## THE TASKS
1. Answer these questions about the software patent article:
(a) Which two products does it give as examples that need software-based instructions to operate?
(b) According to it, what can copyright cover in software, and what can it not cover?
(c) Which fields of knowledge do the European Patent Convention statutes exclude?
2. Repeat the passage of the software patent article between "Can you obtain" and "analytical software capabilities.", inclusive, word for word.

## TEXT SHOWN
>>>>

Even though life without computers is today nearly impossible to imagine, patent-based protection of the necessary software supporting such devices is still somewhat abstract. This is quite surprising, given that software-based instructions are necessary for operating everything from a modern fridge to most newly built vehicles. This article examines the usual hurdles and optimal approaches to patent software processes.
Can you obtain a software patent?
The intangible nature of computer programs allows them to be reproduced easily and in unlimited quantities, which complicates the way they can be controlled and protected. Copyright itself may be able to cover the source code of the relevant software, but not the actual idea of it, which is the core of its commercial value.
Therefore, the product-focused and exclusivity-granting patent protection, would appear to be a more realistic and dependable solution. This is also why, as seen in the diagram below, software patents and patents mentioning software have experienced an upward trend over the previous years.
Exponential growth of patenting involving the term “software”. Find out more here about our analytical software capabilities.
Moreover, since patents cover commercial ideas and products under a wider umbrella of exclusivity, more than just a single line of code or algorithm can be protected, meaning that a general market application and series of products can fall under the same patent’s protection of a certain software. This makes the entire process far more worthwhile for major companies.
What is required to patent software?
Several hurdles exist for obtaining a software patent. European Patent Convention statutes of the EPO exclude specific fields of knowledge, such as mathematical methods, methods for doing business and computer programs, which naturally impact on software on several levels.

<<<<

## EXCERPTED RECORDS
>>>>

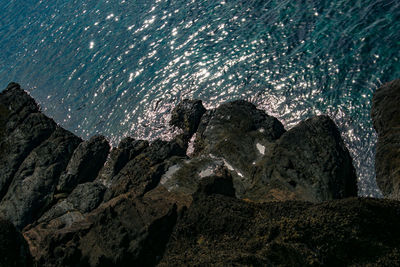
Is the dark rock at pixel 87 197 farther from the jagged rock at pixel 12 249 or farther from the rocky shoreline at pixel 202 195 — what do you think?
the jagged rock at pixel 12 249

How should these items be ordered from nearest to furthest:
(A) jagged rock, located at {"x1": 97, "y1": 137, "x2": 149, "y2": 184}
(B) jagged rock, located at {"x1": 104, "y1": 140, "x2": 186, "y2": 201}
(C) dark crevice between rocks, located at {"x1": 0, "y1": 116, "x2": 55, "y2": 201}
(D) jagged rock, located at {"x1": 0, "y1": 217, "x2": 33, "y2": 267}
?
(D) jagged rock, located at {"x1": 0, "y1": 217, "x2": 33, "y2": 267}, (B) jagged rock, located at {"x1": 104, "y1": 140, "x2": 186, "y2": 201}, (A) jagged rock, located at {"x1": 97, "y1": 137, "x2": 149, "y2": 184}, (C) dark crevice between rocks, located at {"x1": 0, "y1": 116, "x2": 55, "y2": 201}

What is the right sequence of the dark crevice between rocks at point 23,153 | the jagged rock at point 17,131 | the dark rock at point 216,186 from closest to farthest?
1. the dark rock at point 216,186
2. the dark crevice between rocks at point 23,153
3. the jagged rock at point 17,131

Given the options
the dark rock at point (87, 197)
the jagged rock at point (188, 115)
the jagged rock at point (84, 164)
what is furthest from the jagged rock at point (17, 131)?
the jagged rock at point (188, 115)

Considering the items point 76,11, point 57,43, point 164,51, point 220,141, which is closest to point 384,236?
point 220,141

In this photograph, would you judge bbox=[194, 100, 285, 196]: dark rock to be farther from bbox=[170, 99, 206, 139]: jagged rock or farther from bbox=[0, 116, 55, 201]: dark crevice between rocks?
bbox=[0, 116, 55, 201]: dark crevice between rocks

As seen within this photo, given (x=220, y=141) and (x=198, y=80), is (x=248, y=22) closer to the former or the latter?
(x=198, y=80)

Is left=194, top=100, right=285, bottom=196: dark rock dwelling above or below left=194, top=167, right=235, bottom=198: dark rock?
below

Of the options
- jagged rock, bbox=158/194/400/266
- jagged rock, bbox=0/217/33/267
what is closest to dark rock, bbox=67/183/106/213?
jagged rock, bbox=0/217/33/267
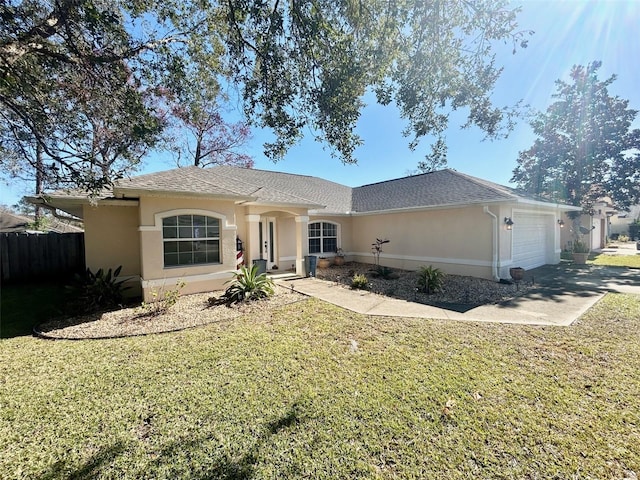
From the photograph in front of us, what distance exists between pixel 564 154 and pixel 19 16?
26267 mm

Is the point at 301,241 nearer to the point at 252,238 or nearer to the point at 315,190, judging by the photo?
the point at 252,238

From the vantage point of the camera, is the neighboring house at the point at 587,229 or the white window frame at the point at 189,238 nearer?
the white window frame at the point at 189,238

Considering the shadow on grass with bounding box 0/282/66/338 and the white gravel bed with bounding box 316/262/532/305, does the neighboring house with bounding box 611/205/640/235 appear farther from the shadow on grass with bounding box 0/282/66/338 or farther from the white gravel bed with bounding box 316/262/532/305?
the shadow on grass with bounding box 0/282/66/338

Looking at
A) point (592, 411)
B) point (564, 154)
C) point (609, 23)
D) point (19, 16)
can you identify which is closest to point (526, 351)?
point (592, 411)

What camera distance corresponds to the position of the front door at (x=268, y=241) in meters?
12.8

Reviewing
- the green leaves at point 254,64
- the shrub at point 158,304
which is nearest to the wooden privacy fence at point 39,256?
the shrub at point 158,304

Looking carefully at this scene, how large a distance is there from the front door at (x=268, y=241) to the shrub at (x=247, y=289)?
3986 millimetres

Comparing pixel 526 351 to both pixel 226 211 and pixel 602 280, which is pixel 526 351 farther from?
pixel 602 280

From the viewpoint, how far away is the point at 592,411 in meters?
3.38

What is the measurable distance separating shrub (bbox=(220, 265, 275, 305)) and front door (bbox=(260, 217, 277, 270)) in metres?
3.99

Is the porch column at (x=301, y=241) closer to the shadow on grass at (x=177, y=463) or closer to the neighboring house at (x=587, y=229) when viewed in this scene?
the shadow on grass at (x=177, y=463)

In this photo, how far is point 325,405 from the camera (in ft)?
11.6

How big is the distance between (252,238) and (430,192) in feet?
29.6

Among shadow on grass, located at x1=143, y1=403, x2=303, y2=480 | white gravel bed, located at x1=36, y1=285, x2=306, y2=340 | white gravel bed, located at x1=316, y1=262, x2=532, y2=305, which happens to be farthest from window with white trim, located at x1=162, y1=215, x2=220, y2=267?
shadow on grass, located at x1=143, y1=403, x2=303, y2=480
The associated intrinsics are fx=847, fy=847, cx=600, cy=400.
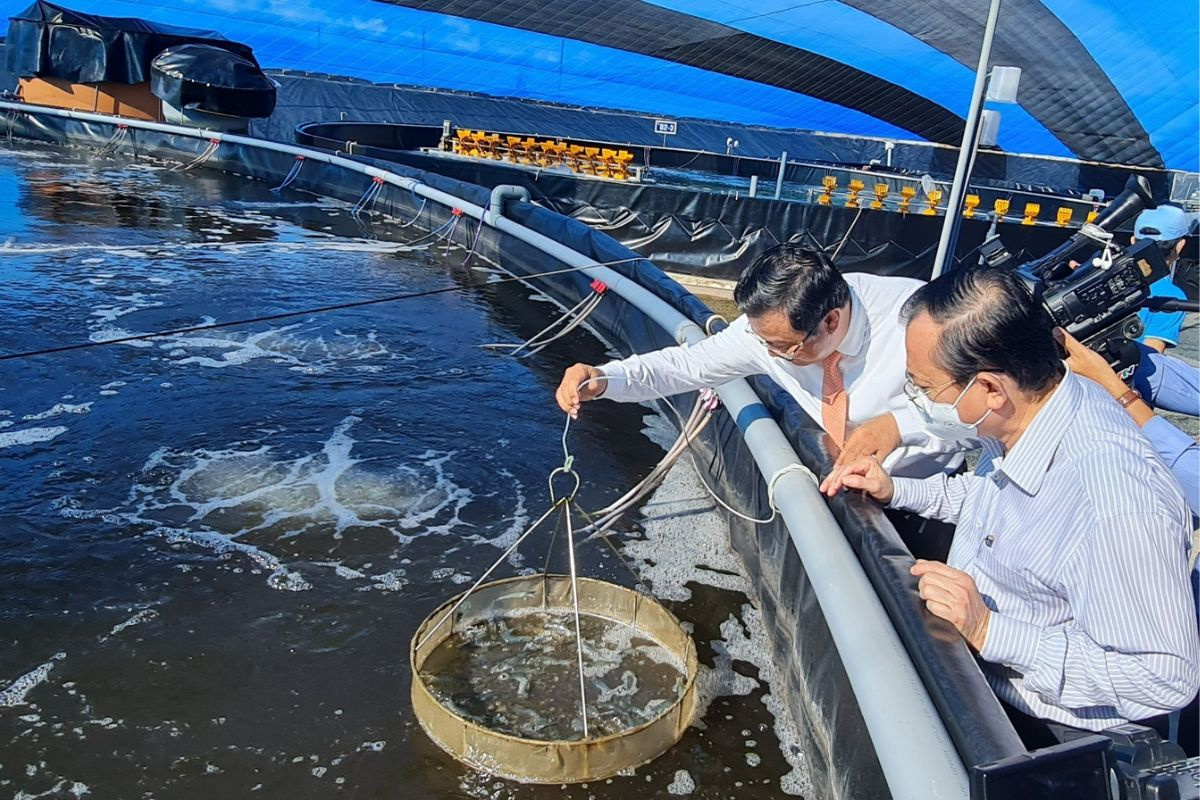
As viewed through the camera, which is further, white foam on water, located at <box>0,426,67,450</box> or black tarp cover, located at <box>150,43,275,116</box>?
black tarp cover, located at <box>150,43,275,116</box>

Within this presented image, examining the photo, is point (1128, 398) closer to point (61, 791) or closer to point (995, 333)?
point (995, 333)

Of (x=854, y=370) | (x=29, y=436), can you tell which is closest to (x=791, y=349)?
(x=854, y=370)

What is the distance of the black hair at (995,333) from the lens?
1.54 meters

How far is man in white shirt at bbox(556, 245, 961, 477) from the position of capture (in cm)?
239

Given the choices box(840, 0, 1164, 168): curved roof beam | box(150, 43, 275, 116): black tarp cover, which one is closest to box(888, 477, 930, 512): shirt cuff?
box(150, 43, 275, 116): black tarp cover

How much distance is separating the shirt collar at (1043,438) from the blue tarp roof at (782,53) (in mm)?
21207

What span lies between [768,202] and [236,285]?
7.11 m

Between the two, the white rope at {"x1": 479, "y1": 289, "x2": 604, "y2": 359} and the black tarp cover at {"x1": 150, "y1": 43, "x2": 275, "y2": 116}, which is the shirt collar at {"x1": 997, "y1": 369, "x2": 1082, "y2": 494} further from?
the black tarp cover at {"x1": 150, "y1": 43, "x2": 275, "y2": 116}

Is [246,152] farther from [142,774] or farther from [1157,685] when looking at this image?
[1157,685]

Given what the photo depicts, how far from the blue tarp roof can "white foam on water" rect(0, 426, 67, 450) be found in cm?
1958

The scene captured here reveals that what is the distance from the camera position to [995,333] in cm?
154

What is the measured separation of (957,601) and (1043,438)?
0.35m

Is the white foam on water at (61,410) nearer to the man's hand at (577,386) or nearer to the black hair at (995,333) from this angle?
the man's hand at (577,386)

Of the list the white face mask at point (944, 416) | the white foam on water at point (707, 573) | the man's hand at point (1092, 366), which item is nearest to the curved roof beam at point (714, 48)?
the white foam on water at point (707, 573)
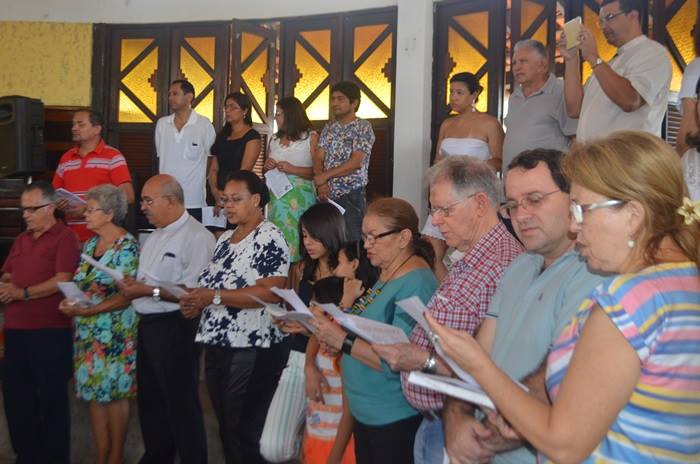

<<<<

## RESULTS FOR EACH TASK
1.
(a) A modern fridge and most newly built vehicles.
(b) Copyright may cover the source code of the software, but not the actual idea of it.
(c) Mathematical methods, methods for doing business and computer programs.

2.
Can you obtain a software patent?
The intangible nature of computer programs allows them to be reproduced easily and in unlimited quantities, which complicates the way they can be controlled and protected. Copyright itself may be able to cover the source code of the relevant software, but not the actual idea of it, which is the core of its commercial value.
Therefore, the product-focused and exclusivity-granting patent protection, would appear to be a more realistic and dependable solution. This is also why, as seen in the diagram below, software patents and patents mentioning software have experienced an upward trend over the previous years.
Exponential growth of patenting involving the term “software”. Find out more here about our analytical software capabilities.